Okay, so let me start by saying that I read this book as a stand alone, I didn't read the first book in the series because frankly I had no idea it was a series, the print in my country did not suggest that in any way. So when I finished the book and had trouble understanding what is up with that ghost, that disappearing pirate and the baby who receives presents and none of it was adequately explained at the end, I knew there must be a prequel, sequel, spin-off, anything, otherwise all of that makes no bloody sense whatsoever.
Lady Hero is engaged to be married to a Marquis of Mandeville. Marriage was arranged by her brother, the Duke of Wakefield and Hero is satisfied with her brother's choice. She sees some good qualities in the Marquis and she knows the marriage will benefit her brother.
But of course, she then meets his elusive brother, Griffin. Lord Griffin is apparently a womaniser, a Cambridge dropout and altogether a shady character. And she falls in love with him. Although the writer tells us he is not as good looking as his brother the Marquis, Griffin is much more human I would say, he is emotional, passionate, he is witty and he has a good heart. Whereas the Marquis is very cold, calculated and boring.

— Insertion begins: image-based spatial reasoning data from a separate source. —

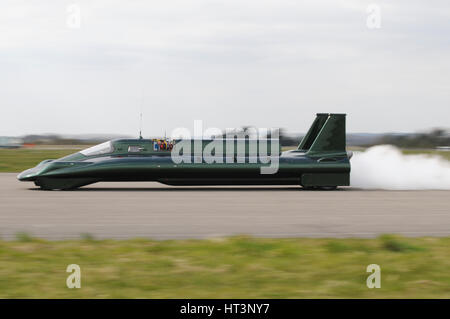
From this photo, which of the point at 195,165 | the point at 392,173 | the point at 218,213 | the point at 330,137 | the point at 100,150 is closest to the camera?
the point at 218,213

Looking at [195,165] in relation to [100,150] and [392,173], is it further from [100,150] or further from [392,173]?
[392,173]

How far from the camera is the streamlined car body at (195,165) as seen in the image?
52.0ft

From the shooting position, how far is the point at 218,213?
11.0 meters

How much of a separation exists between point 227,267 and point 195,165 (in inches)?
395

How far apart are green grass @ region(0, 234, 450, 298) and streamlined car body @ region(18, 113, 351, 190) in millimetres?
8240

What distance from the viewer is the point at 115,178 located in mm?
15961

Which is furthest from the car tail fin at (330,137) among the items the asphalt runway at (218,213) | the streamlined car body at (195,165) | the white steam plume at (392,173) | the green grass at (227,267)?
the green grass at (227,267)

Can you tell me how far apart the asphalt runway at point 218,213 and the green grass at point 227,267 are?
1018 millimetres

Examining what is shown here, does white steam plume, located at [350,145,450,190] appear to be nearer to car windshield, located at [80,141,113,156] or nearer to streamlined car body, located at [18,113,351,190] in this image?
streamlined car body, located at [18,113,351,190]

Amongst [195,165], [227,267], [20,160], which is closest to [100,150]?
[195,165]

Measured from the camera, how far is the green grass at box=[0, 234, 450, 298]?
5328mm
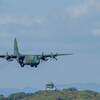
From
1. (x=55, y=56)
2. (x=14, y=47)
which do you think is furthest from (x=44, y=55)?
(x=14, y=47)

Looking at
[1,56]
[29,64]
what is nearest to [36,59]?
[29,64]

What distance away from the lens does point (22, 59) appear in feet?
505

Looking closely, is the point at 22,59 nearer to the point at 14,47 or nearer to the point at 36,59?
the point at 36,59

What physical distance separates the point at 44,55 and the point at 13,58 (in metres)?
8.72

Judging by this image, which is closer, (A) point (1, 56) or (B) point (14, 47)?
(A) point (1, 56)

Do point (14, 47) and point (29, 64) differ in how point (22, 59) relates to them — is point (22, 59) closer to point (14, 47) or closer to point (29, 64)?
point (29, 64)

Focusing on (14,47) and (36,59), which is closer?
(36,59)

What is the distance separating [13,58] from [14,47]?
13.7m

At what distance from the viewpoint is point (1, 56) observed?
15900 cm

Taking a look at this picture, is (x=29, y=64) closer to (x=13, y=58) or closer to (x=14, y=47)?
(x=13, y=58)

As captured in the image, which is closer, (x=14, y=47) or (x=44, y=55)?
(x=44, y=55)

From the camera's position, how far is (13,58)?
15688cm

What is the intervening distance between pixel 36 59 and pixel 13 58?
892 cm

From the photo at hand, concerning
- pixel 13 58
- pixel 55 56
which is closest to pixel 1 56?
pixel 13 58
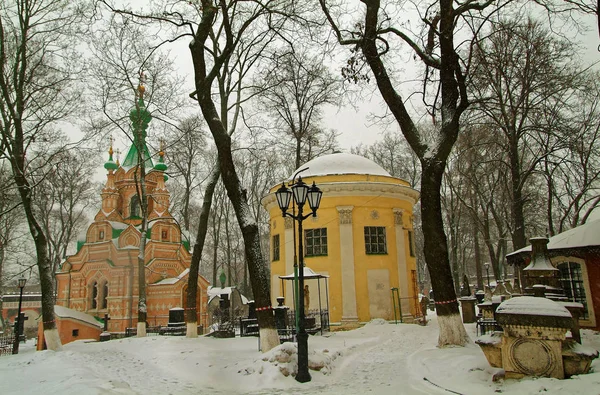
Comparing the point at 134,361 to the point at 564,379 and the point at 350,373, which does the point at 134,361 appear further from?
the point at 564,379

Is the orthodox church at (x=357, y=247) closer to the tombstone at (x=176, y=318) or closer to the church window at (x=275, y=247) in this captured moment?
the church window at (x=275, y=247)

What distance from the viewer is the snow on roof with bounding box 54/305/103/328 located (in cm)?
2686

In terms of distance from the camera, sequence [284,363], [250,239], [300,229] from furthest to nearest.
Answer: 1. [250,239]
2. [300,229]
3. [284,363]

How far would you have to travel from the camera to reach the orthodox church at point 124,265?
3019cm

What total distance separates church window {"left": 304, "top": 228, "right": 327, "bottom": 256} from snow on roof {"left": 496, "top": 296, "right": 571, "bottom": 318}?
13551mm

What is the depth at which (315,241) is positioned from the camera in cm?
2073

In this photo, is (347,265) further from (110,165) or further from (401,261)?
(110,165)

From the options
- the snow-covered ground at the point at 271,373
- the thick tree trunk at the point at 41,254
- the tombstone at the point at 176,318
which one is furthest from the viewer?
the tombstone at the point at 176,318

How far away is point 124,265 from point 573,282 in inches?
1064

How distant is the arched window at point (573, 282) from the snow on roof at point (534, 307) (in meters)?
8.10

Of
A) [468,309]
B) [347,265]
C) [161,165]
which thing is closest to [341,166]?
[347,265]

Hero and Griffin fall in love and they have to face their families and some other life's circumstances if they ever hope to be together.
I am a sucker for historical romance, yes I am. Even though I don't read it all the time, if I see a book with a hint of this genre anywhere I will pick it up. It's that girly side of me which is a rarity. But I openly admit it.

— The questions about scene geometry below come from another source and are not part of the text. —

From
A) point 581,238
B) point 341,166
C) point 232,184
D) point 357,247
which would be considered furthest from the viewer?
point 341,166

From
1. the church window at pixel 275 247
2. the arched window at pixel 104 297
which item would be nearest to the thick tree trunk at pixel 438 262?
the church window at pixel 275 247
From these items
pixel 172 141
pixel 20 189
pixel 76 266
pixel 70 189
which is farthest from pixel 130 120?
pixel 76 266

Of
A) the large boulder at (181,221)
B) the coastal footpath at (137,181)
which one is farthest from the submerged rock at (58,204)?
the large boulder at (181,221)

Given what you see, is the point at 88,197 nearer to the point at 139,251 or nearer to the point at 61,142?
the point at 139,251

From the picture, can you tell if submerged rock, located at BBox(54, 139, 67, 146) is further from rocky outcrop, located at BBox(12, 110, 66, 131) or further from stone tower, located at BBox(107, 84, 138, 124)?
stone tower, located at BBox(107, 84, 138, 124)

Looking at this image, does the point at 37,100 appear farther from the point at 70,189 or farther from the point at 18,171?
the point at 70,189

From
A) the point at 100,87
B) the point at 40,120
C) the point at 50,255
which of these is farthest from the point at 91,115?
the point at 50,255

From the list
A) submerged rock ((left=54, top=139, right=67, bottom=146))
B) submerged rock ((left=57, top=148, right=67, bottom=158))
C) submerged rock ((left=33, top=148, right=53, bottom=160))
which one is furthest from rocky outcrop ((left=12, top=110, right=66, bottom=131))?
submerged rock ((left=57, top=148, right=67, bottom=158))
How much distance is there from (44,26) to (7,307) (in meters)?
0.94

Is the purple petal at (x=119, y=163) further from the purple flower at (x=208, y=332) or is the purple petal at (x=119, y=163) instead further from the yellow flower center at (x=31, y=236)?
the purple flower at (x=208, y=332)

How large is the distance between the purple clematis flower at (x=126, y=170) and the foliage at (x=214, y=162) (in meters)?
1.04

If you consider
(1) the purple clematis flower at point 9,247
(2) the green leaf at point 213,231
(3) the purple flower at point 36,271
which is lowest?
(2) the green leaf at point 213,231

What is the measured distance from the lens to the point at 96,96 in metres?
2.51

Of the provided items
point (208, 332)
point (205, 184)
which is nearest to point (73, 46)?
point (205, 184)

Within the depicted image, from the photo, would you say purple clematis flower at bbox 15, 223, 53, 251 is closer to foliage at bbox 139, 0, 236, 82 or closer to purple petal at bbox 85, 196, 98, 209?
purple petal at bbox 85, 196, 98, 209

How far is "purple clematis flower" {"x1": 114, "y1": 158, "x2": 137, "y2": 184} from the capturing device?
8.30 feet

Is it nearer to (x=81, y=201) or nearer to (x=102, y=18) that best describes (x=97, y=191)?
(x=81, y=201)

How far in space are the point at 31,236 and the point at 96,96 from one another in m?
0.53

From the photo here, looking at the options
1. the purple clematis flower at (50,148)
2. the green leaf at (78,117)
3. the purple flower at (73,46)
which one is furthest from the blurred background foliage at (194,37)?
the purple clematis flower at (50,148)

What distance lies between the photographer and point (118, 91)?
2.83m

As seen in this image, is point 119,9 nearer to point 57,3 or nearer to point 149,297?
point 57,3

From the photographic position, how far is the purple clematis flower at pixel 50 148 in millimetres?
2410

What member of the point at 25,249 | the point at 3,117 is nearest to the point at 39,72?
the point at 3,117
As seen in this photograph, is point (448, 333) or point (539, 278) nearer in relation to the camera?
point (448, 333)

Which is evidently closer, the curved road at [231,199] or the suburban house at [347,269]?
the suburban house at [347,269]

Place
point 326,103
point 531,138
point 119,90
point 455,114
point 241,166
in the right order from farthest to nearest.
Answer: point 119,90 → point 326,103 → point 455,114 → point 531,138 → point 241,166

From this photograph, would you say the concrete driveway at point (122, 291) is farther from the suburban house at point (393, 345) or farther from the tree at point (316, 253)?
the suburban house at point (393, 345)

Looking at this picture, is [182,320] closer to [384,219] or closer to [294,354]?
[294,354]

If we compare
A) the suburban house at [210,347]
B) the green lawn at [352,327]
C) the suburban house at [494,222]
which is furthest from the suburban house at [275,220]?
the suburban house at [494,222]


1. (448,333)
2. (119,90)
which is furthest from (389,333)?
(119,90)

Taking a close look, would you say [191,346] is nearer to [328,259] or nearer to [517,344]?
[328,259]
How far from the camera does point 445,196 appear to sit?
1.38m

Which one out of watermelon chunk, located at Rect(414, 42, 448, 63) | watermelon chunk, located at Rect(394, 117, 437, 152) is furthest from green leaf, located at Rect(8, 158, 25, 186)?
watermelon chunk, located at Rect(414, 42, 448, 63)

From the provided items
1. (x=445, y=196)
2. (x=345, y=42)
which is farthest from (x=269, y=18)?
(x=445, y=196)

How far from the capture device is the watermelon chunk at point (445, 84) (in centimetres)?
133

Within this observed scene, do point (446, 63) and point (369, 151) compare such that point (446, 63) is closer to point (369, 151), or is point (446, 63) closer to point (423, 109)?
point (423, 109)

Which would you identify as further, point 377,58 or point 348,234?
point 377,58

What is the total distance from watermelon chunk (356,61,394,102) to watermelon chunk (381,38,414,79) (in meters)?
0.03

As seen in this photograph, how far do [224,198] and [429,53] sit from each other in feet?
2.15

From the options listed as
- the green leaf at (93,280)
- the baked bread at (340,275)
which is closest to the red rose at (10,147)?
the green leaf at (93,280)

However, this book just felt like it lacked something. The pacing was off, at first the story dragged then it rushed then meaninglessly dragged again to have an abrupt rushed ending.
Don't get me wrong, it was entertaining but not the best of its genre, that is for sure. And I am saying that while removing all the elements I didn't quite understand like the ghost, the pirate and the girl. I am saying this purely focusing on the main plot and that is a love story between our two main characters.
There were also parts of the story that made no freaking sense to me. Like this one, Lord Griffin had to do something to save his family of his father's debt so he started producing gin illegally to make money and because the piece of land that was given to him couldn't be used to produce crops or to grow anything because it was too far up north... and it was Griffin's job to save the family from debt because he had a good sense for business and he was smart and knew his way around... YET ! It never ever occurred to him to not grow anything on that barren land but to get plenty of sheep and sell or turn their wool into clothes. Like all of his neighbours were doing on that land. It never ever occurred to him why everyone has sheep *facepalms*.
And there are plenty of moments like that where characters are made stupid just to serve the plot. In other occasions they are smart and resourceful which is why it makes no sense for them to be so stupid in the plot-serving occasions. Please, dear author, don't think your readers are stupid, don't underestimate your audience in the future.
My serious dislikes.
1. Using underhanded means to force someone to say 'I love you'. Sometimes it works with the right characters when you know they are both experienced, wicked, sassy etc. but with a character like Lady Hero who was a virgin and was always a proper shy gullible lady her whole life it feels like bullying. This really put me off.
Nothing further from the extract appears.